ACTION ITEM:
Repeat the records word for word.
--- RECORDS PROVIDED Enclosed Below ---
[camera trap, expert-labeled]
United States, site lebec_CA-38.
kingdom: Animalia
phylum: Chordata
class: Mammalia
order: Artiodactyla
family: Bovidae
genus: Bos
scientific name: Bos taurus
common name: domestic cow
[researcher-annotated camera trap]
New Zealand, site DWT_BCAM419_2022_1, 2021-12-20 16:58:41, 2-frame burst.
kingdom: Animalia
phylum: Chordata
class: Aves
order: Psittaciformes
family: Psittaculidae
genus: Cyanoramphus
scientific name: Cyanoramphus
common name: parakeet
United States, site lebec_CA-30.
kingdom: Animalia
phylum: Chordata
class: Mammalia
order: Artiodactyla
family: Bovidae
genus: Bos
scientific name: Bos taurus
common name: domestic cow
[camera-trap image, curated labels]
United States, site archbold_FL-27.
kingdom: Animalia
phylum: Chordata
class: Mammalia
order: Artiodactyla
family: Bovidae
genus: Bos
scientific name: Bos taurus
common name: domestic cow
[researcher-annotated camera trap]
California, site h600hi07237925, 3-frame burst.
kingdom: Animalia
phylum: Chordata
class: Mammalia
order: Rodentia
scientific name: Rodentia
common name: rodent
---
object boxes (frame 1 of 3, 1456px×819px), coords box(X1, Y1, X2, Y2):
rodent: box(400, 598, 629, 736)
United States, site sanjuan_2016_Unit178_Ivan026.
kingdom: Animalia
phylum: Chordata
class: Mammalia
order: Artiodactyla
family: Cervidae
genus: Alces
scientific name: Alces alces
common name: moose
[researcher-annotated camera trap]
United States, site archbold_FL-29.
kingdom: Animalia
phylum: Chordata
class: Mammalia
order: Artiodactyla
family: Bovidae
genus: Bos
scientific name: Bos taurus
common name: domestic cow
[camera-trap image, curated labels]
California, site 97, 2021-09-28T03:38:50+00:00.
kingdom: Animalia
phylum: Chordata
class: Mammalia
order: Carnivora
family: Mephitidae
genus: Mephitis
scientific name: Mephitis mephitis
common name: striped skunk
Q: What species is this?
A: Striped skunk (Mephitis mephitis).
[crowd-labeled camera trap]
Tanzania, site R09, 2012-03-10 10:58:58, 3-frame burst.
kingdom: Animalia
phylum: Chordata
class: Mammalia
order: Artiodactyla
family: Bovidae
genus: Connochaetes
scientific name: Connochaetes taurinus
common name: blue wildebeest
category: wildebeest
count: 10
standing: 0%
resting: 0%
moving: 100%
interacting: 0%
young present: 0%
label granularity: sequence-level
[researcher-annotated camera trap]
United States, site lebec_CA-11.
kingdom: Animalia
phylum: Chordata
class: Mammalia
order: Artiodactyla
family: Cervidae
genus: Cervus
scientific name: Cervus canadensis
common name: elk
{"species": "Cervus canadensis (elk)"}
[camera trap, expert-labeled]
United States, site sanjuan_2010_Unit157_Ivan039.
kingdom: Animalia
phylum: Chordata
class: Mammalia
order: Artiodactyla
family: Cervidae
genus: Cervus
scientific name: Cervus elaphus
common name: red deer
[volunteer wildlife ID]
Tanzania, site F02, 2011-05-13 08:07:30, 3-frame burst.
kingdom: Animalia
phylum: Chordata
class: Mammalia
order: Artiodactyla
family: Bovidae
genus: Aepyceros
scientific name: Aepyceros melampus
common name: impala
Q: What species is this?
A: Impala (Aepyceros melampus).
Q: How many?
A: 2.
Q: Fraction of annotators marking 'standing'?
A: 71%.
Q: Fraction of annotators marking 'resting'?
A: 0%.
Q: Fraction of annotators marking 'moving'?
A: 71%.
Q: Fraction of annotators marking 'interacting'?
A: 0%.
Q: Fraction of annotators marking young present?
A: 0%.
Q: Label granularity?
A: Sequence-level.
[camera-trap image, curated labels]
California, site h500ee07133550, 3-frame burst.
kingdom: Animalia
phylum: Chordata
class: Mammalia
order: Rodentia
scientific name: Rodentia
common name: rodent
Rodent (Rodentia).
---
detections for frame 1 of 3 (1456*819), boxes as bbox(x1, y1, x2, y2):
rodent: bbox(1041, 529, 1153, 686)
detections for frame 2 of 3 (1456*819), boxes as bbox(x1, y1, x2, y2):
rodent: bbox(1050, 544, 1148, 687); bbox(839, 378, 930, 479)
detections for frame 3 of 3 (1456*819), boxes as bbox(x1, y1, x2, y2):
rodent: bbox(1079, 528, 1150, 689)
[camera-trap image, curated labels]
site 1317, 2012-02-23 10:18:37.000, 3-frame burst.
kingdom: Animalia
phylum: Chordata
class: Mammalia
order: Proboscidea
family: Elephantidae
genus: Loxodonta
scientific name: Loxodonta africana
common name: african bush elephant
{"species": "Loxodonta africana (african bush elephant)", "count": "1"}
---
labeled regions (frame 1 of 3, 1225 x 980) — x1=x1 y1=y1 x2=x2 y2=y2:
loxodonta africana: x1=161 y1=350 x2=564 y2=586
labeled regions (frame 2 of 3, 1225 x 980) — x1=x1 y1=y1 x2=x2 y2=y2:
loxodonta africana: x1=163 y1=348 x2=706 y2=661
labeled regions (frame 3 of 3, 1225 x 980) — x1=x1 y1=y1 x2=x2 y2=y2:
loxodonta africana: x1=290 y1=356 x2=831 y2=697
--- End of Enclosed RECORDS PROVIDED ---
WRITTEN ANSWER:
[camera trap, expert-labeled]
United States, site lebec_CA-38.
kingdom: Animalia
phylum: Chordata
class: Mammalia
order: Artiodactyla
family: Bovidae
genus: Bos
scientific name: Bos taurus
common name: domestic cow
[researcher-annotated camera trap]
New Zealand, site DWT_BCAM419_2022_1, 2021-12-20 16:58:41, 2-frame burst.
kingdom: Animalia
phylum: Chordata
class: Aves
order: Psittaciformes
family: Psittaculidae
genus: Cyanoramphus
scientific name: Cyanoramphus
common name: parakeet
United States, site lebec_CA-30.
kingdom: Animalia
phylum: Chordata
class: Mammalia
order: Artiodactyla
family: Bovidae
genus: Bos
scientific name: Bos taurus
common name: domestic cow
[camera-trap image, curated labels]
United States, site archbold_FL-27.
kingdom: Animalia
phylum: Chordata
class: Mammalia
order: Artiodactyla
family: Bovidae
genus: Bos
scientific name: Bos taurus
common name: domestic cow
[researcher-annotated camera trap]
California, site h600hi07237925, 3-frame burst.
kingdom: Animalia
phylum: Chordata
class: Mammalia
order: Rodentia
scientific name: Rodentia
common name: rodent
---
object boxes (frame 1 of 3, 1456px×819px), coords box(X1, Y1, X2, Y2):
rodent: box(400, 598, 629, 736)
United States, site sanjuan_2016_Unit178_Ivan026.
kingdom: Animalia
phylum: Chordata
class: Mammalia
order: Artiodactyla
family: Cervidae
genus: Alces
scientific name: Alces alces
common name: moose
[researcher-annotated camera trap]
United States, site archbold_FL-29.
kingdom: Animalia
phylum: Chordata
class: Mammalia
order: Artiodactyla
family: Bovidae
genus: Bos
scientific name: Bos taurus
common name: domestic cow
[camera-trap image, curated labels]
California, site 97, 2021-09-28T03:38:50+00:00.
kingdom: Animalia
phylum: Chordata
class: Mammalia
order: Carnivora
family: Mephitidae
genus: Mephitis
scientific name: Mephitis mephitis
common name: striped skunk
Q: What species is this?
A: Striped skunk (Mephitis mephitis).
[crowd-labeled camera trap]
Tanzania, site R09, 2012-03-10 10:58:58, 3-frame burst.
kingdom: Animalia
phylum: Chordata
class: Mammalia
order: Artiodactyla
family: Bovidae
genus: Connochaetes
scientific name: Connochaetes taurinus
common name: blue wildebeest
category: wildebeest
count: 10
standing: 0%
resting: 0%
moving: 100%
interacting: 0%
young present: 0%
label granularity: sequence-level
[researcher-annotated camera trap]
United States, site lebec_CA-11.
kingdom: Animalia
phylum: Chordata
class: Mammalia
order: Artiodactyla
family: Cervidae
genus: Cervus
scientific name: Cervus canadensis
common name: elk
{"species": "Cervus canadensis (elk)"}
[camera trap, expert-labeled]
United States, site sanjuan_2010_Unit157_Ivan039.
kingdom: Animalia
phylum: Chordata
class: Mammalia
order: Artiodactyla
family: Cervidae
genus: Cervus
scientific name: Cervus elaphus
common name: red deer
[volunteer wildlife ID]
Tanzania, site F02, 2011-05-13 08:07:30, 3-frame burst.
kingdom: Animalia
phylum: Chordata
class: Mammalia
order: Artiodactyla
family: Bovidae
genus: Aepyceros
scientific name: Aepyceros melampus
common name: impala
Q: What species is this?
A: Impala (Aepyceros melampus).
Q: How many?
A: 2.
Q: Fraction of annotators marking 'standing'?
A: 71%.
Q: Fraction of annotators marking 'resting'?
A: 0%.
Q: Fraction of annotators marking 'moving'?
A: 71%.
Q: Fraction of annotators marking 'interacting'?
A: 0%.
Q: Fraction of annotators marking young present?
A: 0%.
Q: Label granularity?
A: Sequence-level.
[camera-trap image, curated labels]
California, site h500ee07133550, 3-frame burst.
kingdom: Animalia
phylum: Chordata
class: Mammalia
order: Rodentia
scientific name: Rodentia
common name: rodent
Rodent (Rodentia).
---
detections for frame 1 of 3 (1456*819), boxes as bbox(x1, y1, x2, y2):
rodent: bbox(1041, 529, 1153, 686)
detections for frame 2 of 3 (1456*819), boxes as bbox(x1, y1, x2, y2):
rodent: bbox(1050, 544, 1148, 687); bbox(839, 378, 930, 479)
detections for frame 3 of 3 (1456*819), boxes as bbox(x1, y1, x2, y2):
rodent: bbox(1079, 528, 1150, 689)
[camera-trap image, curated labels]
site 1317, 2012-02-23 10:18:37.000, 3-frame burst.
kingdom: Animalia
phylum: Chordata
class: Mammalia
order: Proboscidea
family: Elephantidae
genus: Loxodonta
scientific name: Loxodonta africana
common name: african bush elephant
{"species": "Loxodonta africana (african bush elephant)", "count": "1"}
---
labeled regions (frame 1 of 3, 1225 x 980) — x1=x1 y1=y1 x2=x2 y2=y2:
loxodonta africana: x1=161 y1=350 x2=564 y2=586
labeled regions (frame 2 of 3, 1225 x 980) — x1=x1 y1=y1 x2=x2 y2=y2:
loxodonta africana: x1=163 y1=348 x2=706 y2=661
labeled regions (frame 3 of 3, 1225 x 980) — x1=x1 y1=y1 x2=x2 y2=y2:
loxodonta africana: x1=290 y1=356 x2=831 y2=697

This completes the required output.